He looks up. I look down.
I look all around.
I scan.
I find.
I hold.
I pick up.
I lift up.
Some people are so used to being lifted up and supported by those in their environment that they don’t know the feeling of their own feet on the ground. They believe they floated to the top of their particular (patriarchal) hill on their own merit. They assume others, without the same support, can do the same.
There’s a phrase I learned to ask clients, “Are you willing to be as good to yourself as you are to others?”
Sometimes, that’s not enough. In some environments, it doesn’t matter how much you prioritize yourself if others aren’t willing to offer their support—if they aren’t willing to mirror the sacrifices you make for them. This is especially true in sacrifice-oriented environments.
If multiple people in a system are giving up time, money, etc., to help one person thrive, nobody else thrives unless the entire system changes. That means the system’s benefactor must be willing to let go of the extras. At least.
In the past, I thought that if I worked hard enough I could make things work for me.
I took on projects.
I took them home.
I picked up dropped balls.
I multitasked.
I worked nights and weekends.
It wasn’t enough. I didn’t have the same support system. I COULDN’T LOOK UP. I wasn’t in a position to find serendipity, flow, or inspiration.
During this time, my youngest boy would put his hand on my chin and turn my face toward his until our eyes locked. He found ways to pull me into his world. He gently demanded I didn’t ignore him. He gently demanded the letting go I needed to do so that he may thrive. He gently demanded I tend to his isolation and pain. He trusted me enough to reach out to me and to know I wouldn’t ignore him. I’d push aside my work and tend to him. Then, I’d wait until he was in bed and return to my work.
I had become really good at ignoring my own pain; at justifying so that it all made sense. My body, on the other hand, only sensed the struggle. The constriction. The weight of my convictions.
No matter how much I convinced myself I could change things, I couldn’t. Intuitively, I knew this. In the middle of many nights, my dreamer chased me to the surface of consciousness. I awakened gasping for air as if I’d just come up from deep within the ocean.

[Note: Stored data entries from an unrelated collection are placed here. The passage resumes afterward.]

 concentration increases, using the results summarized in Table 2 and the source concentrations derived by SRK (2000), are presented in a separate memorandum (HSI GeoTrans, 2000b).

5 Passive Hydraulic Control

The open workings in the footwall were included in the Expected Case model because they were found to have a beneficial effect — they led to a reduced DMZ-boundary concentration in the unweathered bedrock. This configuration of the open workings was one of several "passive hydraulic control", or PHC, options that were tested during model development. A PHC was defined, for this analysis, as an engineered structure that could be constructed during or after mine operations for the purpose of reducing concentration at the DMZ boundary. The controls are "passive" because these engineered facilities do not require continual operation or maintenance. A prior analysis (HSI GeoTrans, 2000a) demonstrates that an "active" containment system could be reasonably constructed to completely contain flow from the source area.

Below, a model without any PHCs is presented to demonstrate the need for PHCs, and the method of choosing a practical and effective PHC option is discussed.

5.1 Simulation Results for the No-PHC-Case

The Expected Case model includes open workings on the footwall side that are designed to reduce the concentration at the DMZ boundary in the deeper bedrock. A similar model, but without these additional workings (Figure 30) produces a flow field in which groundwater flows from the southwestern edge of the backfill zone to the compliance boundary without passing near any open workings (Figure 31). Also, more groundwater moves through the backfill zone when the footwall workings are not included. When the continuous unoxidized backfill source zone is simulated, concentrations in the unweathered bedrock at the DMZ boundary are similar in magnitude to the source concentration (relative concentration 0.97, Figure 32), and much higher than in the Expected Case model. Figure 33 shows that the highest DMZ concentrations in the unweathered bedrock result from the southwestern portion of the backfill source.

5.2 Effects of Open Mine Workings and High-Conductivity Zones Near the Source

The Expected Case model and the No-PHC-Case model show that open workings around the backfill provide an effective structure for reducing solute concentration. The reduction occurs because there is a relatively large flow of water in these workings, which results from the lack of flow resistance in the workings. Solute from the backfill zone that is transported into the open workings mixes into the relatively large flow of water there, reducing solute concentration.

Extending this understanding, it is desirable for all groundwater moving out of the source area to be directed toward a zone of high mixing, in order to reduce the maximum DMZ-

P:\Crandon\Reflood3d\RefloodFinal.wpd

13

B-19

In our garden, I’ve found three stones with single words on them:
Breath
Dream
Believe
Breath:
This is a homemade stepping stone. I imagine it was intended to read “breathe.” In the paradigm of doing and being, to breathe is doing and breath is being. They both have value.
Quitting my previous meant losing my job, losing a mentor, and losing a “meant to be” story.

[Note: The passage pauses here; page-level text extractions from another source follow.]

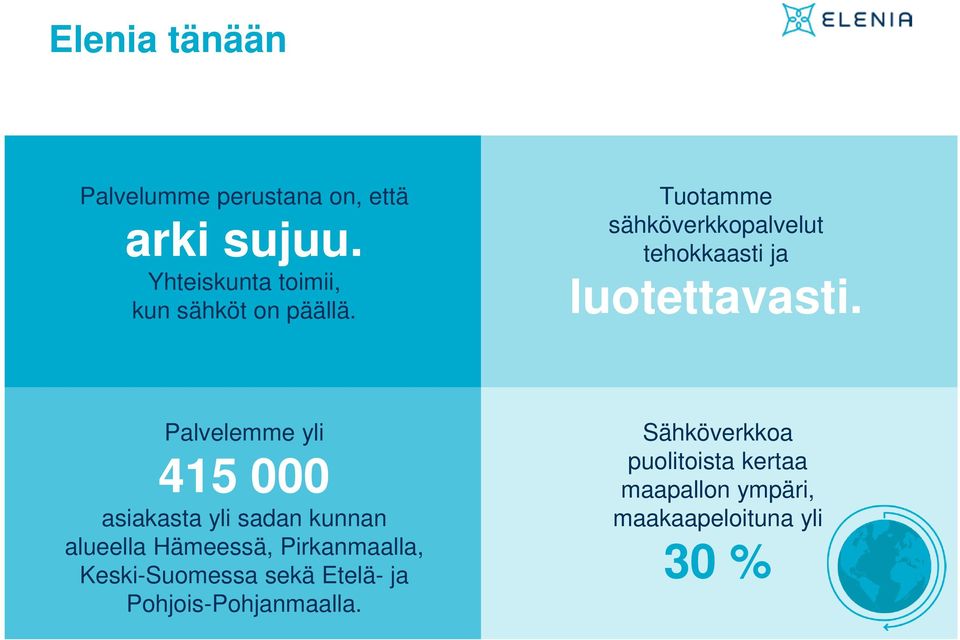 Elenia tänään

ELENIA

Palvelumme perustana on, että
arki sujuu.
Yhteiskunta toimii, kun sähköt on päällä.

Tuotamme sähköverkkopalvelut tehokkaasti ja
luotettavasti.

Palvelemme yli
415 000
asiakasta yli sadan kunnan alueella Hämeessä, Pirkanmaalla, Keski-Suomessa sekä Etelä- ja Pohjois-Pohjanmaalla.

Sähköverkkoa puolitoista kertaa maapallon ympäri, maakaapeloituna yli
30 %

I had a hard time letting go and accepting those losses. There were many little serendipities that I had woven into a story … I just knew (intellectually) the job was “meant to be” even as my body screamed, “This isn’t working!”
I wish I could say I finally realized, “This isn’t what I want,” and that was enough for me to leave. In reality, I realized my family was suffering, so I quit for them.
Breathe:
Inhale—Wanting is enough.
Exhale—Walking away from what I don’t want is OK.
Breath:
My wants are enough because I am enough.
Dream:
Meant-to-be storytelling helps justify our choices when wanting doesn’t seem to be enough—when we are not enough. We use it to make up for lack of worth and to help us splash with courage—and joy—into the puddles of our dreams.
The truth is that job was never meant to be. I took a leap. Where I landed wasn’t what I had dreamed.
Yet, my dreams were worth pursuing.
My dreamer knew this. She worked overtime to wake me up on those evenings I felt as if I couldn’t breathe. She was listening to me. She knew. She didn’t give up until I listened to her.
“Your dreams are worth supporting,” she said.
“I am worth supporting,” I realized.
Believe:
It’s OK to not know.
It’s OK to move forward without a vision.
It’s OK to not predict the benefit of a path.
It’s OK to believe in an ending without a story.
It’s OK to want without justification.
It’s OK to act without a sign.
We look to signs to tell us which way to go.
Follow dreams, not signs, and confirmations will follow.
Confirmations tell us we are in the right place.
Yesterday, it wasn’t a sign that I had encountered, it was a confirmation.
Serendipity is confirmation that falls like stars from the sky. Look up.